(Work instructions):
Every record below should be copied exactly, with the pictures left out.

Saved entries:
----
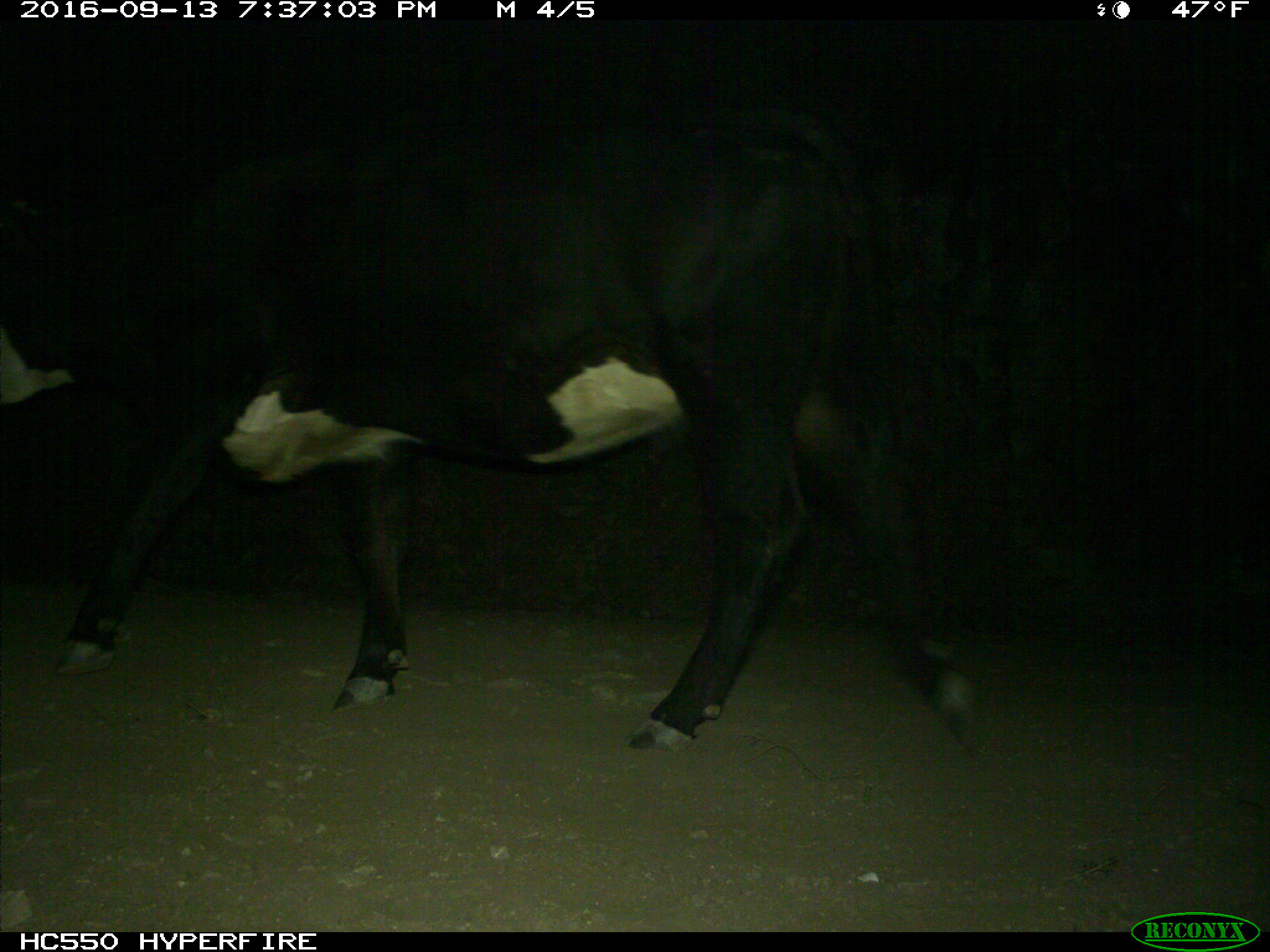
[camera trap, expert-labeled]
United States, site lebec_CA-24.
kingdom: Animalia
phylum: Chordata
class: Mammalia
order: Artiodactyla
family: Bovidae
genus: Bos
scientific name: Bos taurus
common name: domestic cow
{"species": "Bos taurus (domestic cow)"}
----
(Completed exercise):
[camera trap, expert-labeled]
United States, site lebec_CA-24.
kingdom: Animalia
phylum: Chordata
class: Mammalia
order: Artiodactyla
family: Bovidae
genus: Bos
scientific name: Bos taurus
common name: domestic cow
{"species": "Bos taurus (domestic cow)"}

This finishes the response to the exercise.